“Over the place where Long’s Peak and its slightly less imposing companions stand in lofty isolation and invite the summer tourist to their cool retreats, the waves of an open sea once rolled and its tide as ebbed and flowed, unhindered by rock or shoal.” (NPS.gov)
Meadows swim: yellow, periwinkle, and green
framing curlicues of snaking streams
washed down from the mineraled mountain
I touch an icy, bubbling flow and salts eroded from ancient glacial slabs
coat my finger connecting me to those upswept ocean floors
The sea is now the sky, tides of air directing the clouds like swells
reflections wafting through the horseshoe streams
bringing clouds back to earth
Mirrors interrupted rhythmically by waving grasses until
it all feels
like an ancient weaving
like time turned over
like I have always walked here
Love starting with the NPS.gov quote. It grounds the poem in meaning, but it also reads like those songs that have a person talking before the music begins and that brings it into the real world in a really effective way.

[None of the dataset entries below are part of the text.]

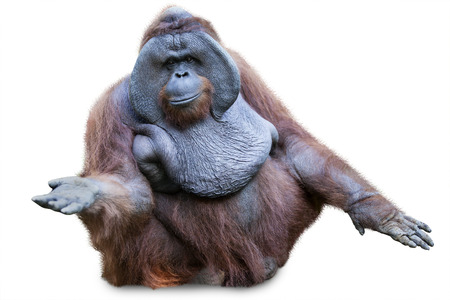Orang utan sitting on white background Stock Photo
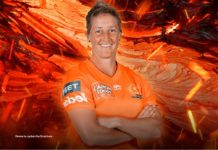 Perth Scorchers to be led by Devine intervention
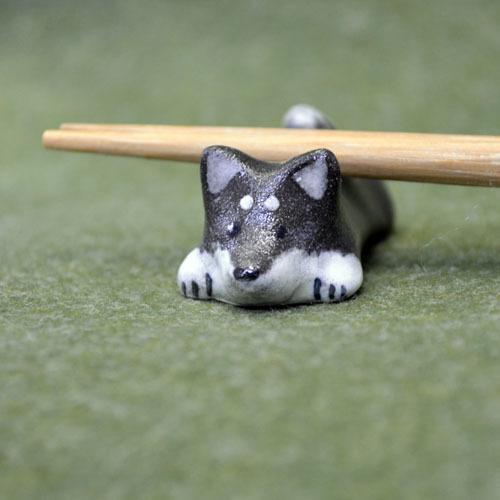 背中にお箸を置いてもらうのが好きな黒柴犬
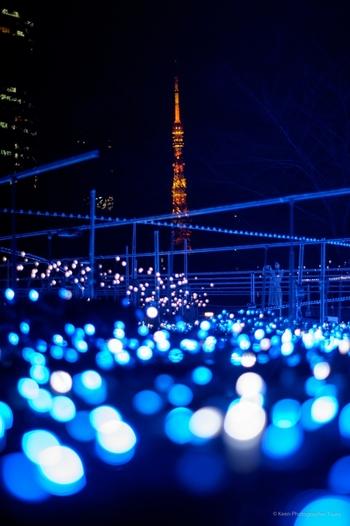 こちらで挑戦したいのが、東京タワーも入れた写真です。イルミネーションの光の中に、東京タワーがとても映えます!
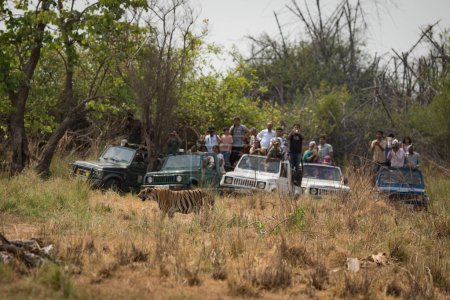 Bengal tiger walking past five crowded jeeps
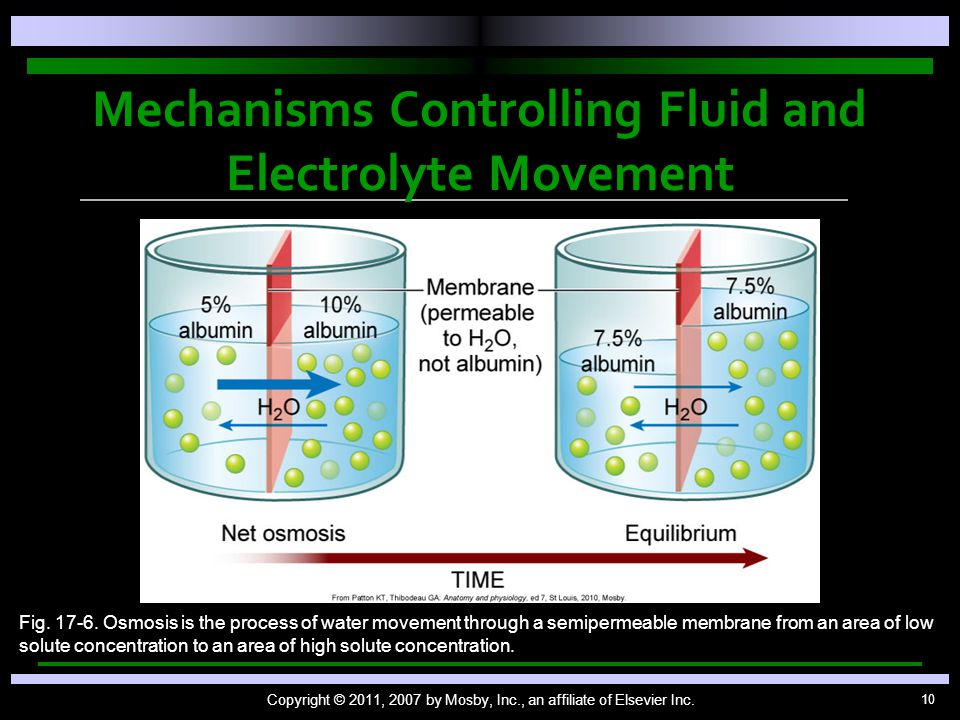 10 Mechanisms Controlling Fluid and Electrolyte Movement Copyright © 2011, 2007 by Mosby, Inc., an affiliate of Elsevier Inc. Fig. 17-6. Osmosis is th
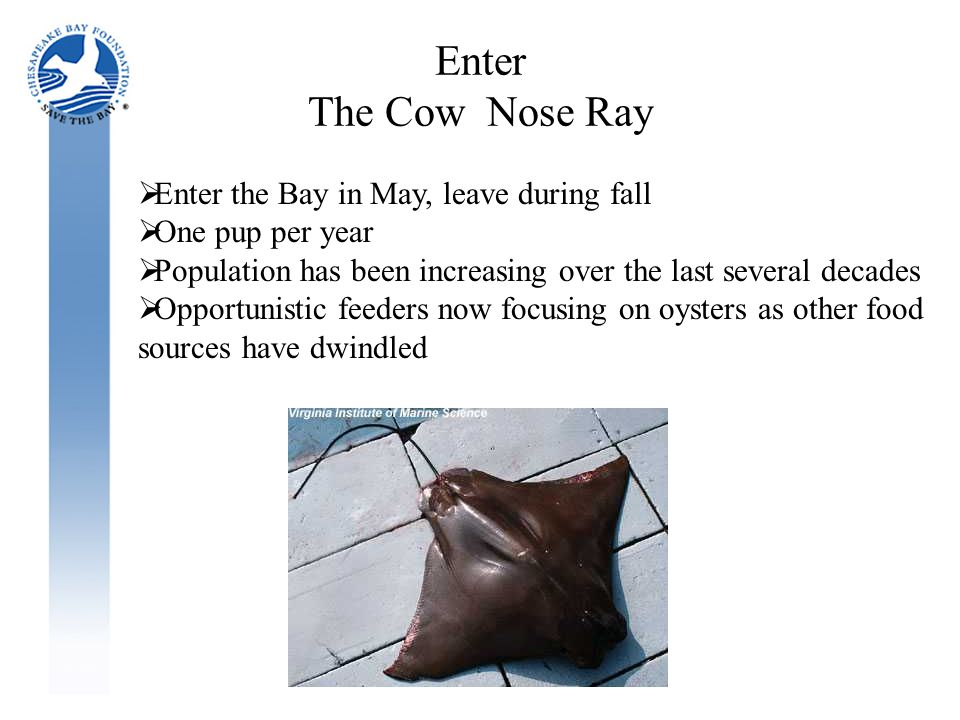 Enter The Cow Nose Ray  Enter the Bay in May, leave during fall  One pup per year  Population has been increasing over the last several decades  Opportunistic feeders now focusing on oysters as other food sources have dwindled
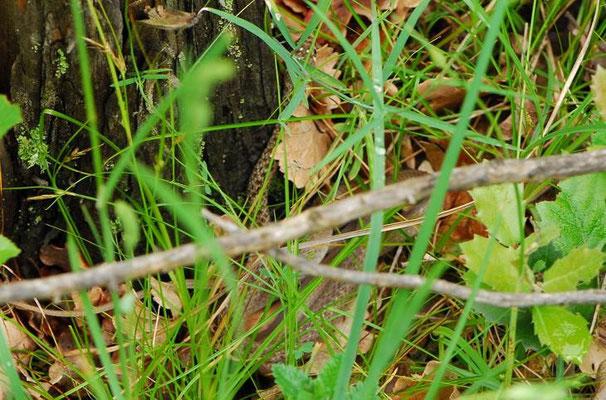 Balkan Whip Snake - Hierophis gemonensis    In Situ
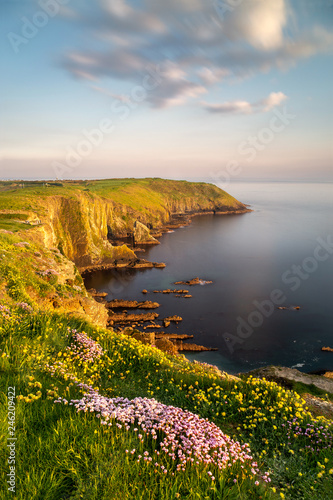Beautiful nature scene with blooming flowers at sunset Fototapet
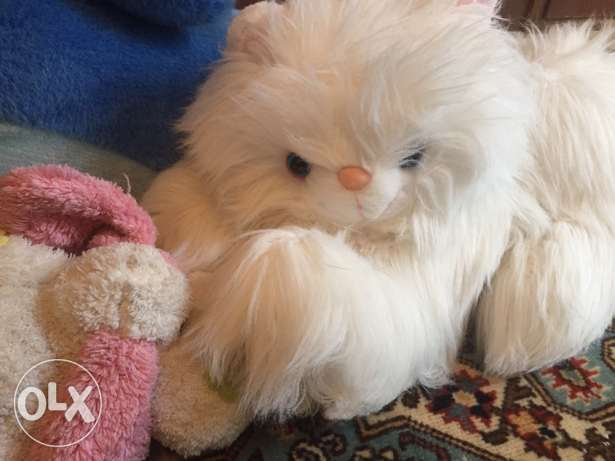 Peluche for sale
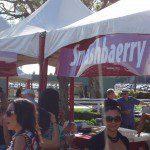 Santa Anita California Wine Festival (12)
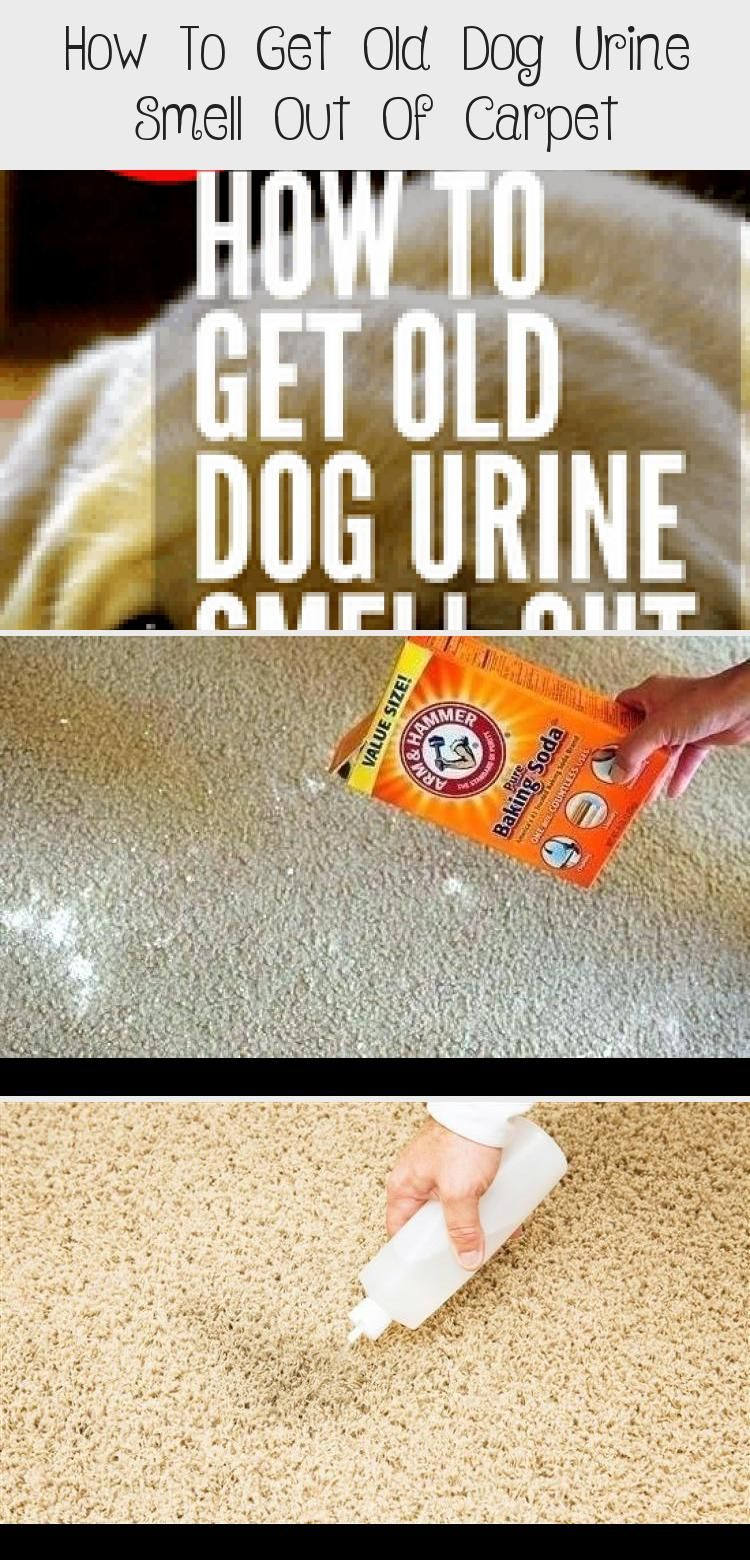 How to get old dog urine smell out of in 2020 dog urine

I really love the imagery and flow of this whole poem. You’ve done a really good job with it! I actually think playing with punctuation could help this poem. I often do puncuation-free poems, but I’d be interested to see how including punctuation impacts the flow of this one.
Flow is what comes to mind as I read your poem. The line I absolutely loved is “The sea is now the sky, tides of air/ directing the clouds like swells”… The beauty of an upside down perspective. So much to learn and enjoy in this. Thank you for sharing this poem.